Water resources and their associated wildlife are tied to the "public trust domain." If you are not familiar with this concept, I will briefly introduce the roots and where the public trust doctrine has been applied.
Under Roman law it was stated "by the law of nature these things are common to all mankind; the air, running water, the sea, and consequently the shores of the sea." What this meant was that the rivers, ports, sea, shores of the sea, and rights to fish in and use those areas belonged to the public trust. Stated another way, the "ownership" of such areas was deemed an inherent element of sovereignty. Thus, under the common law, these public rights were inalienable and could not be transferred by the government into private ownership, any more than could any other governmental power held by the sovereign. This concept, which came to be known as "the public trust for commerce, navigation and fisheries," eventually found its way into American law.
What does this mean to you? The public trust doctrine is an affirmation of the duty of the State (it does not matter where you live) to protect people's common heritage of streams, lakes, marshlands and tidelands, surrendering that right only in rare cases when abandonment of that right is consistent with the purposes of the trust. Or stated another way, the State has the responsibility to protect the continued sustainability of an ecosystem so that people can benefit from its common heritage resources, their uses, and ecological values.
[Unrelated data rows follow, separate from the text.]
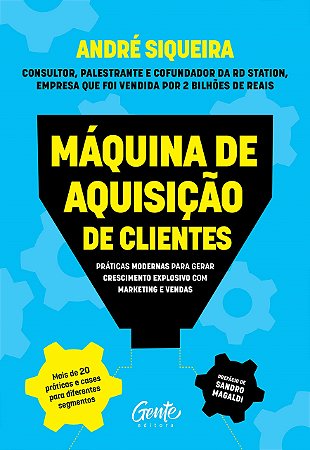 Livro Maquina de Aquisicao de Clientes - Andre Siqueira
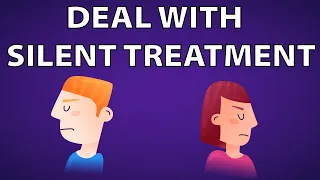 How to Deal With Silent Treatment - Beware of the Dangers of Silence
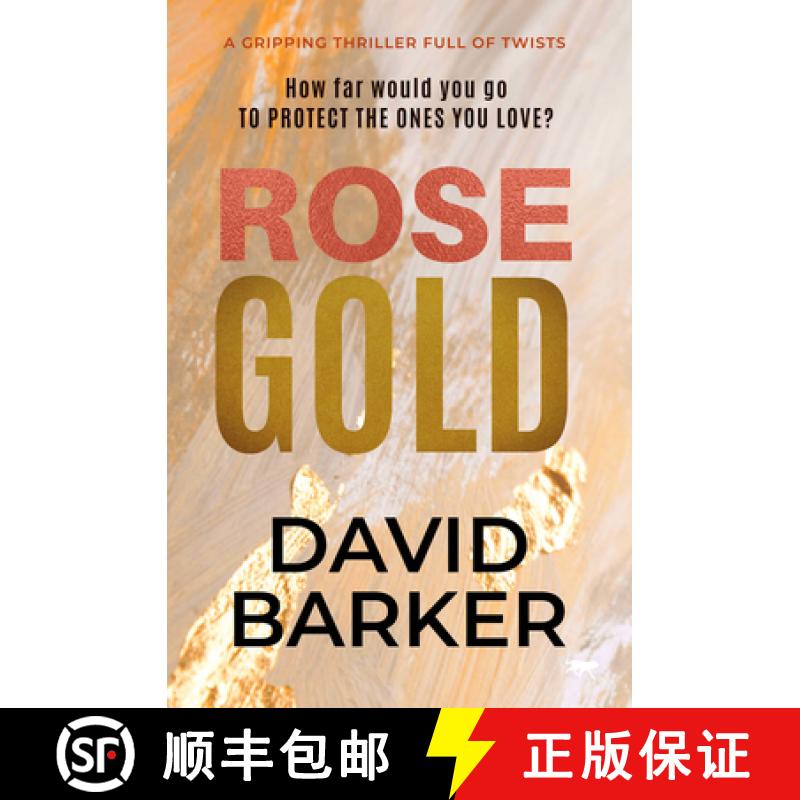 【3-4周达】Rose Gold: A Gripping Thriller Full of Twists [9781913942717]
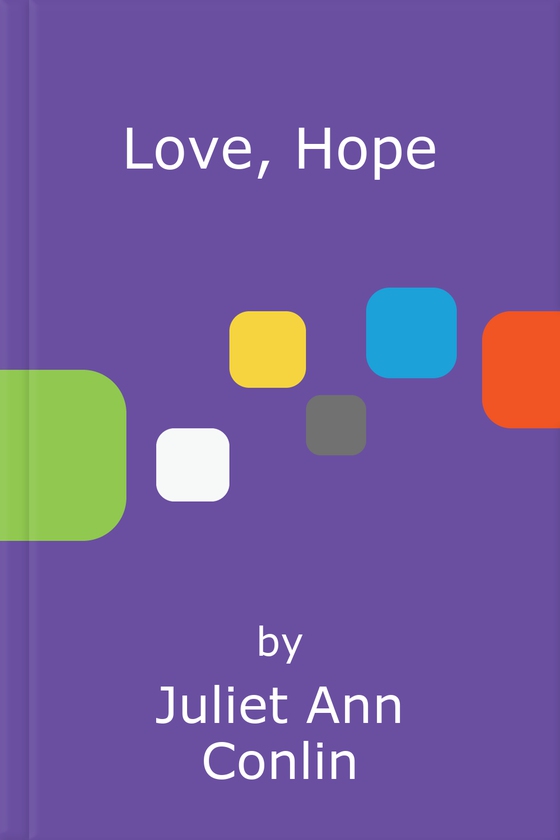 Love, Hope - An uplifting, life-affirming novel-in-letters about overcoming loneliness and finding happiness (ebok) av Juliet Ann Conlin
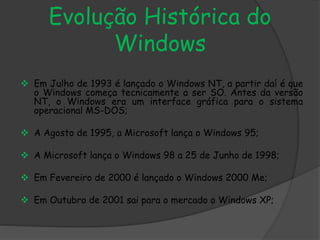 Evolução Histórica do 
Windows 
 Em Julho de 1993 é lançado o Windows NT, a partir daí é que 
o Windows começa tecnicamente a ser SO. Antes da versão 
NT, o Windows era um interface gráfica para o sistema 
operacional MS-DOS; 
 A Agosto de 1995, a Microsoft lança o Windows 95; 
 A Microsoft lança o Windows 98 a 25 de Junho de 1998; 
 Em Fevereiro de 2000 é lançado o Windows 2000 Me; 
 Em Outubro de 2001 sai para o mercado o Windows XP; 
 
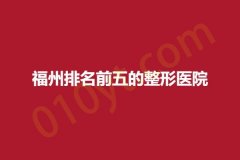 福州排名前五的整形医院，华仁、东方、时匠，这些医院都拥有好口碑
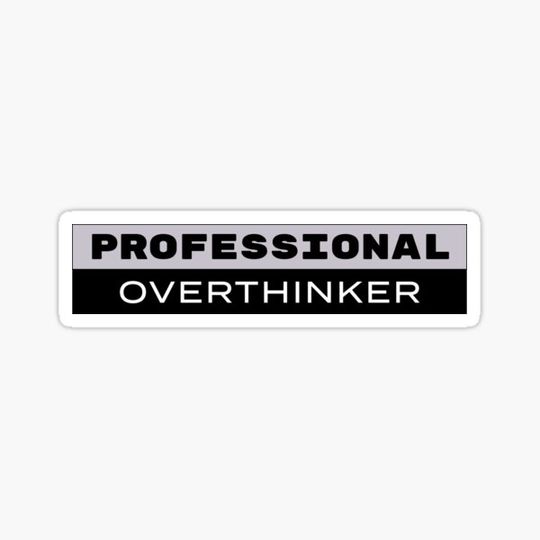 Discover Professional Overthinker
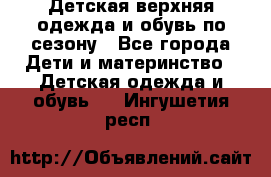 Детская верхняя одежда и обувь по сезону - Все города Дети и материнство » Детская одежда и обувь   . Ингушетия респ.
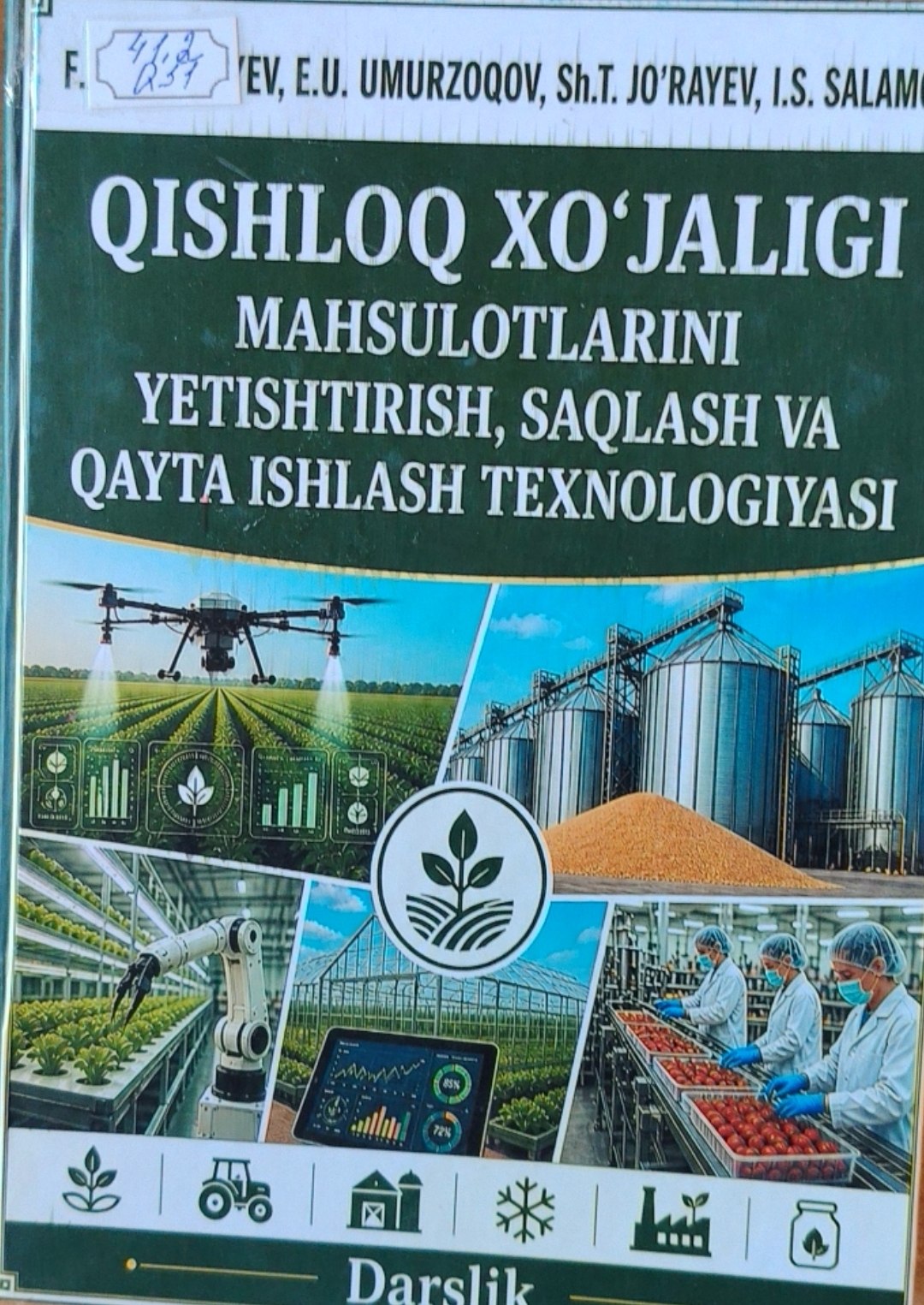 Qishloq xo'jaligi mahsulotlarini yetishtierish,saqlash va qayta ishlash texnologiyasi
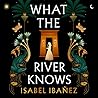 What the River Knows by Isabel Ibañez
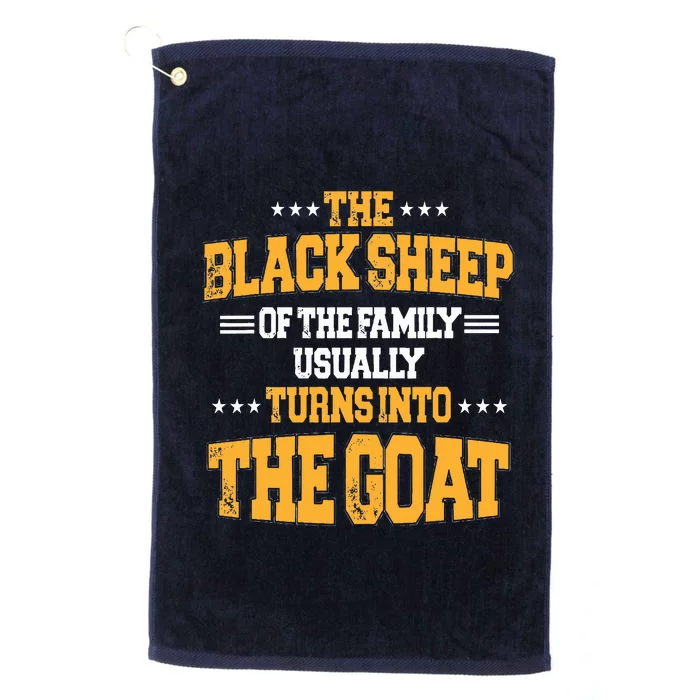 The Black S.H.E.E.P Of The Family Usually Turns Into The Goat Platinum Collection Golf Towel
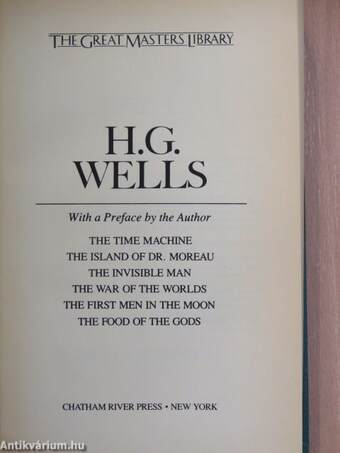 The Time Machine/The Island of Dr. Moreau/The Invisible Man/The War of the Worlds/The First Men in the Moon/The Food of the Gods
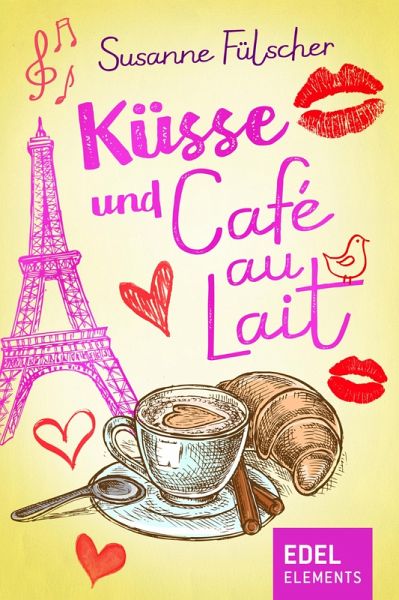 Küsse und Café au Lait (eBook, ePUB) Küsse und Café au Lait (eBook, ePUB)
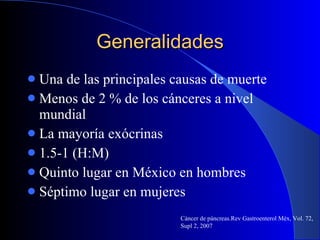 Generalidades Una de las principales causas de muerte Menos de 2 % de los cánceres a nivel mundial La mayoría exócrinas  1.5-1 (H:M) Quinto lugar en México en hombres Séptimo lugar en mujeres Cáncer de páncreas.Rev Gastroenterol Méx, Vol. 72, Supl 2, 2007 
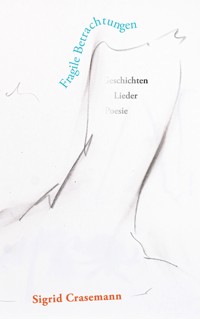 Fragile Betrachtungen - Sigrid Crasemann - E-Book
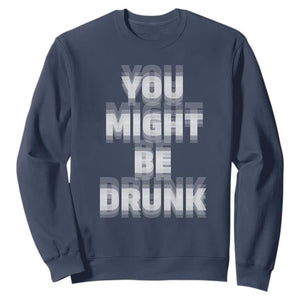 Funny Drinking Sweatshirt Wine Humor You Might Be Drunk TS10 Navy Print Your Wear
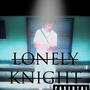 LONLEY KNIGHT (Explicit)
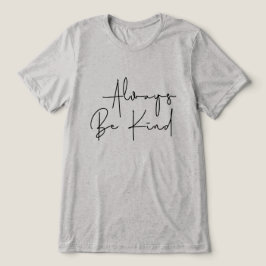 いつも親切である トライブレンドＴシャツ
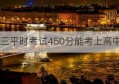 初三平时考试450分能考上高中吗(2021初三考福建450分能上高中吗)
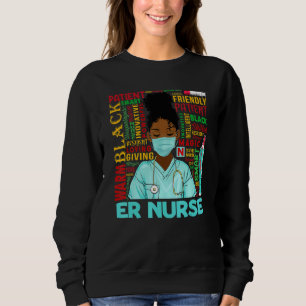 African American Women Black Er Nurse Black Histor Sweatshirt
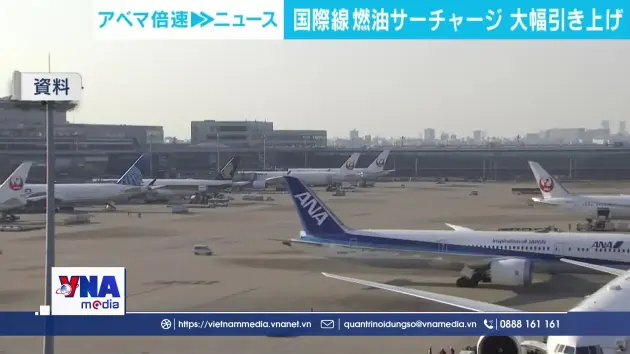 Các hãng hàng không Trung Quốc và Nhật Bản tăng phụ phí nhiên liệu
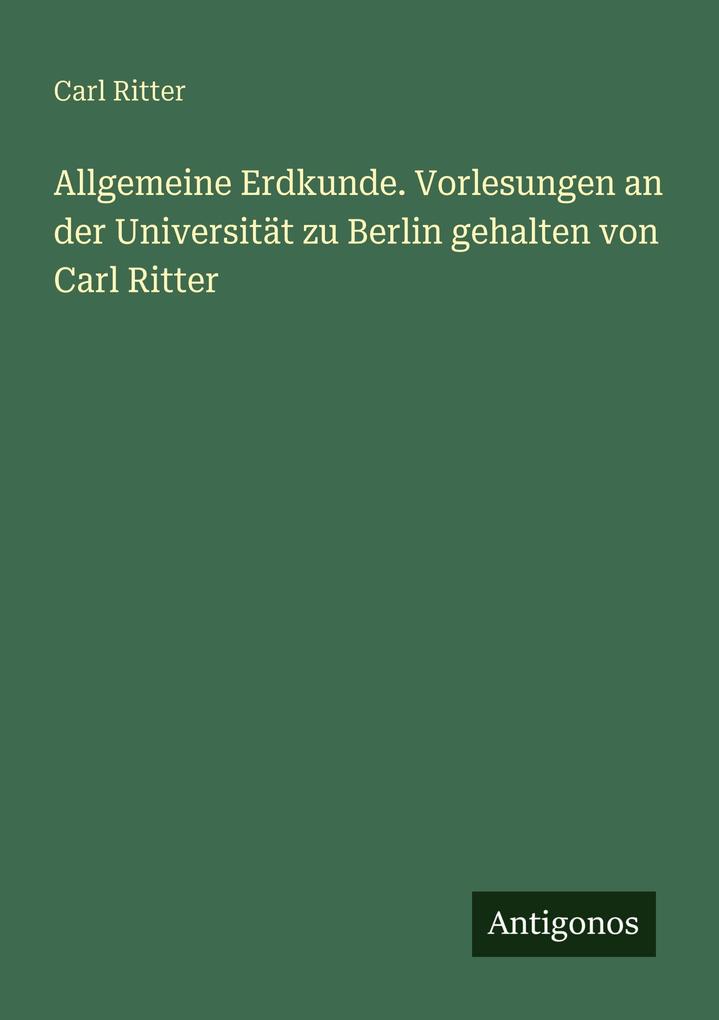 Allgemeine Erdkunde. Vorlesungen an der Universität zu Berlin gehalten von Carl Ritter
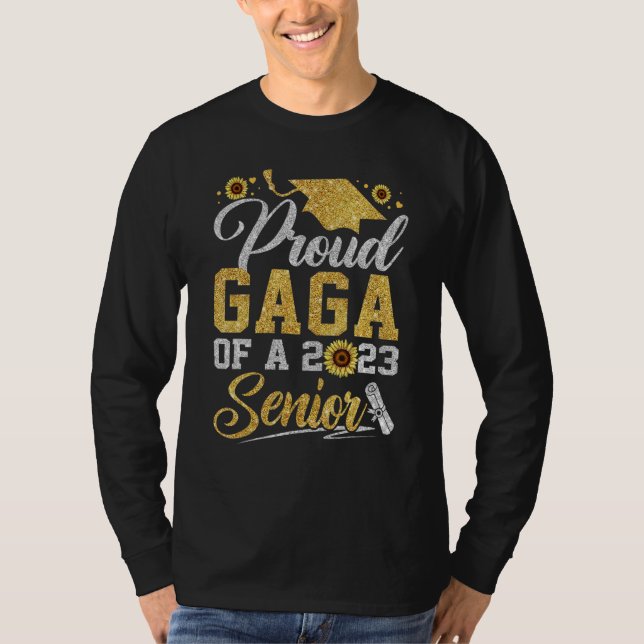 T-shirt Sunflower 2023 Proud Gaga Of A 2023 Senior Graduat (Devant)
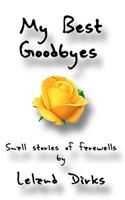 My Best Goodbyes: Small Stories of Farewells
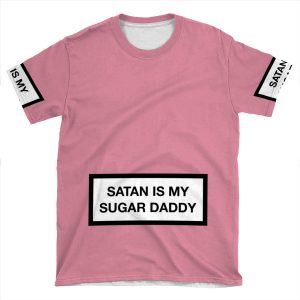 Satan Is My Sugar Daddy AOP T-shirt Tee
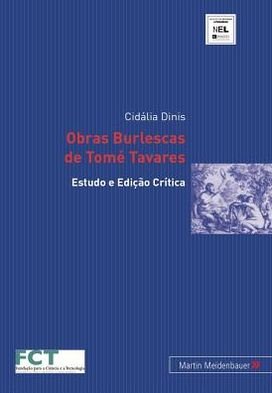 Obras Burlescas de Tome Tavares: Estudo E Edicao Critica - Citcem - Cidalia Dinis - Bøger - Peter Lang Gmbh, Internationaler Verlag  - 9783899751031 - 6. juni 2008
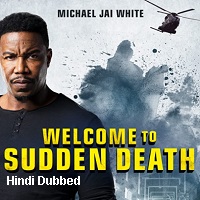 Welcome to Sudden Death (2020) Unofficial Hindi Dubbed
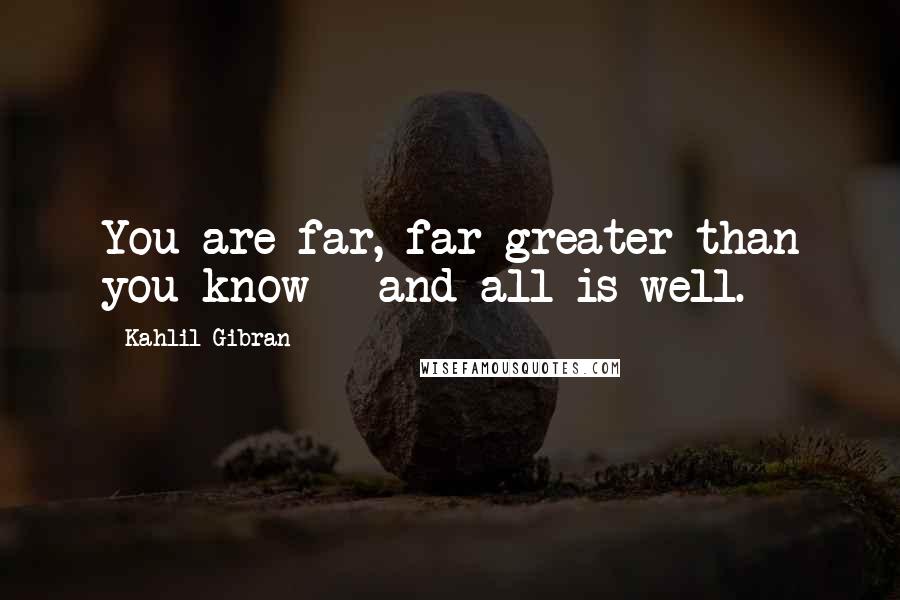 Kahlil Gibran Quotes: You are far, far greater than you know - and all is well.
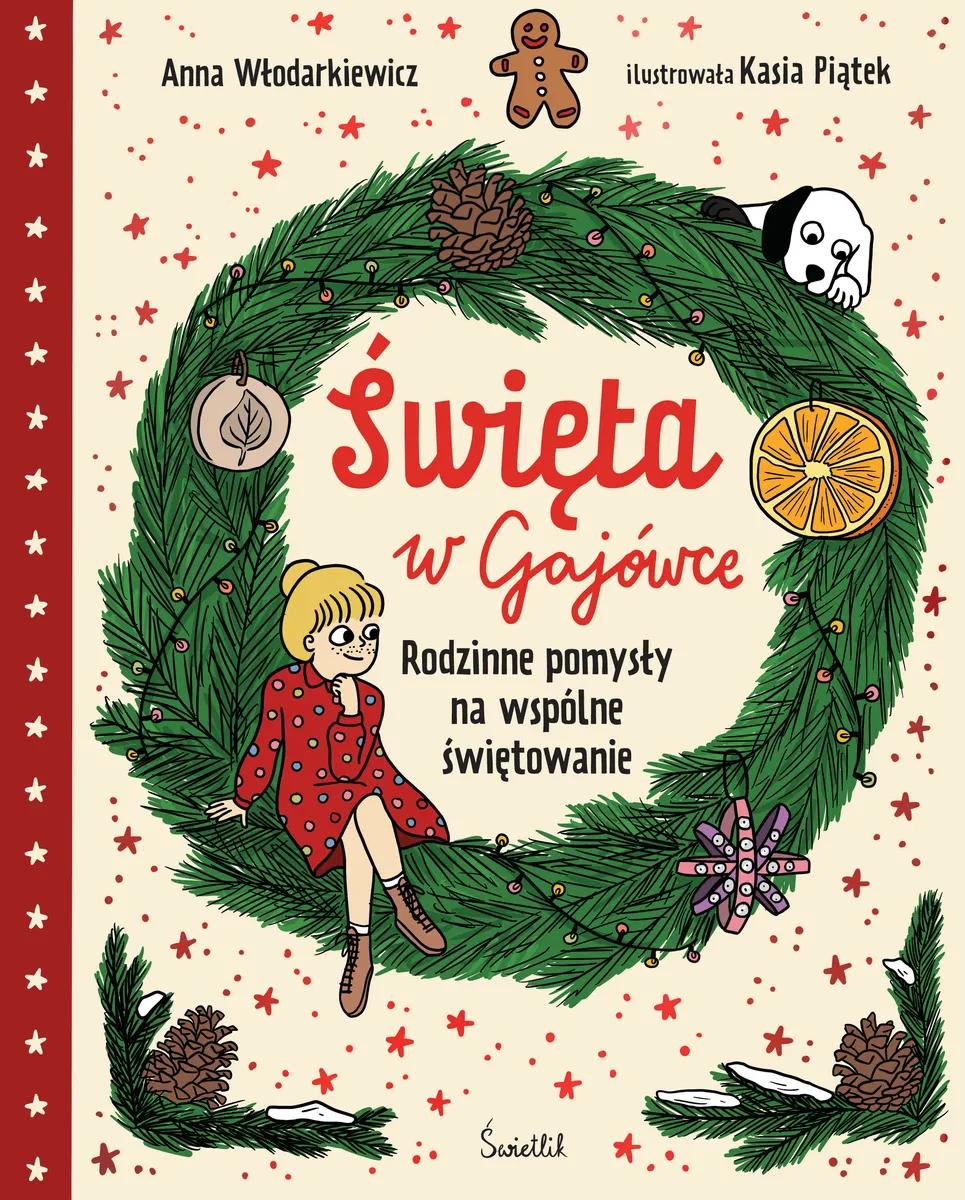 Święta w Gajówce. Rodzinne pomysły na wspólne świętowanie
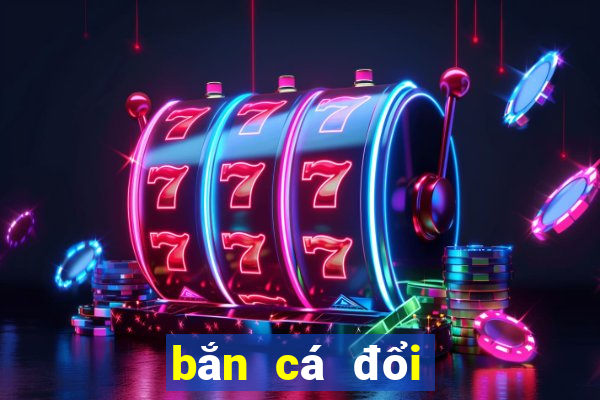 bắn cá đổi thưởng 2018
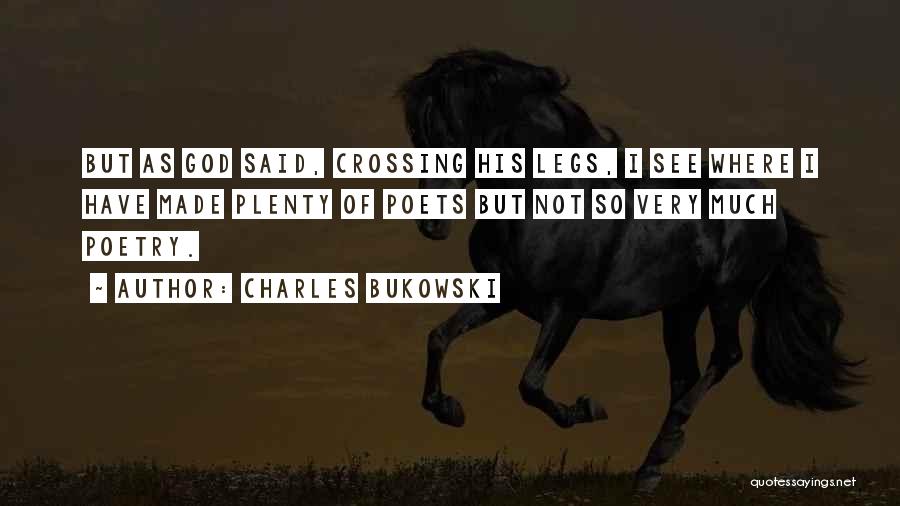 Charles Bukowski Quotes: But As God Said, Crossing His Legs, I See Where I Have Made Plenty Of Poets But Not So Very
This is a moral obligation of the State supported by case law under the principles of the public trust doctrine, which dates back to the Roman era.
In today?s society, the public trust doctrine is usually applied by the Federal Clean Water Act (as amended) to protect against all unsuitable uses of the federal and State's waters (through the Section 401 of the Clean Water Act). What is fascinating about the public trust is that it is now shifting from water issues to wildlife resources. Most case law supported the Public trust doctrine by impacting uses of water that were considered unsuitable to downstream users ranging from pollution, diminished aesthetics or natural beauty, interference with the right of the public to enjoy a natural resource of state or national significance, or threatening to upset the ecological balance of nature.
I recently attended a seminar on this subject, and as the speaker said, ??all you need is some ambition, money, and a very creative lawyer, and the Public trust doctrine has great practicability to protect your public trust rights when it comes to wildlife.?
In essence, all "State" wildlife is held in perpuity within the "public trust." This public trust resource (furbearers, large mammals, and upland game in this case) is administered by the state wildlife commission and implemented by the NDFG via rules, code, etc. So to conclude, if an entity is degrading a "public trust" resource, you have recourse to sue that entity via this doctrine.